Despite our current focus on COVID-19, tuberculosis is still the number one cause of death from a single infection, according to the World Health Organization, which characterizes multidrug-resistant TB (MDR-TB) as a public health crisis. This in itself presents a challenge: “We have new and repurposed TB drugs that are known to be successful,” says Gregory Bisson, MD, MSCE, “but they’re not available in some locations. Of those MDR-TB patients who are started on treatment, only about half worldwide get treatment that is considered adequate.” And for TB patients who are also HIV-positive—about 9 percent—mortality risk is up to four times higher compared to HIV-negative patients.
How much can we improve HIV-positive patients’ chances of surviving if we treat their HIV with antiretroviral therapy (ART)—which often is not started until after treatment is completed—and their TB with the best possible TB drugs? Dr. Bisson recently led the first large multisite study to investigate this layered question. The team’s results, which appeared in The Lancet, show that HIV-positive patients’ risk of death decreases substantially as we take each of these steps, and their chances are best when we take both.

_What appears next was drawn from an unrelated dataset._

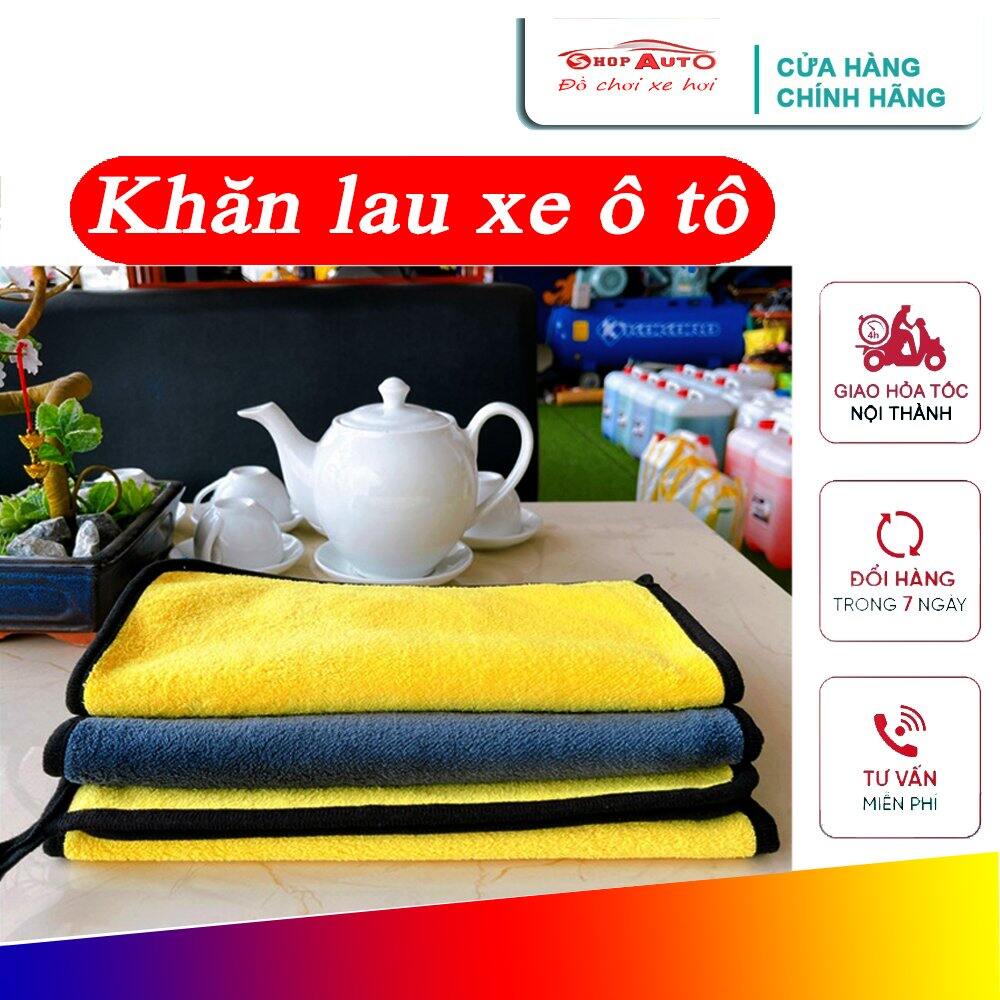 Khăn lau ô tô, khăn lau xe ô tô chuyên dụng siêu mịn cao cấp kích thước 30x30cm
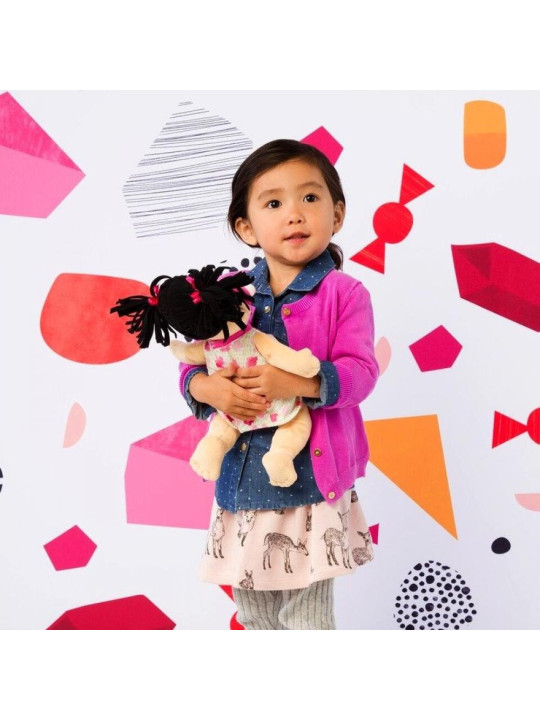 Przytulanki dla dzieci, lalki. Brunetka ze smoczkiem, Manhattan Toy, Baby Stella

A Penn team, working in collaboration with the Centers for Disease Control and Prevention, McGill University, and other institutions internationally, conducted a meta-analysis of individual data from nearly 10,000 adult patients worldwide who have MDR-TB—which stems from infection with a strain of Mycobacterium tuberculosis that is resistant to at least isoniazid and rifampicin. They found that overall, the odds of death were about 2.5 times higher for HIV-positive individuals compared to those without HIV, and the odds were highest for those who were not on ART. However use of certain WHO preferred, or “Group A,” drugs—later-generation fluoroquinolones such as moxifloxacin and levofloxacin, as well as linezolid and bedaquiline—was significantly associated with substantially reduced risk of death among those with HIV. The study provides robust new evidence that ART use should be a core component of MDR-TB treatment in those with HIV infection and that use of WHO Group A MDR-TB drugs should urgently be made available for patients with both conditions.
In the U.S, patients generally do have access to the right MDR-TB drugs, Dr. Bisson says. As medical director for TB treatment in Philadelphia, where effective MDR-TB drugs are used, he is keenly aware of their value and says using the best drugs possible is worth the investment. “MDR-TB costs the system much more to treat: approximately $134K per patient versus $17K per patient if the TB is drug-sensitive. However, these patients need optimal therapies to survive, and death is the outcome we are preventing,” he says.
But even in Philadelphia, with its robust program, HIV is treated separately. Dr. Bisson has long worked on the intersection of HIV and TB and published another major study on the subject in 2016. Perhaps next on this list, he says, are the questions of how to best integrate the treatments into a single program and how to decrease the cost of the optimal TB regimens and ART.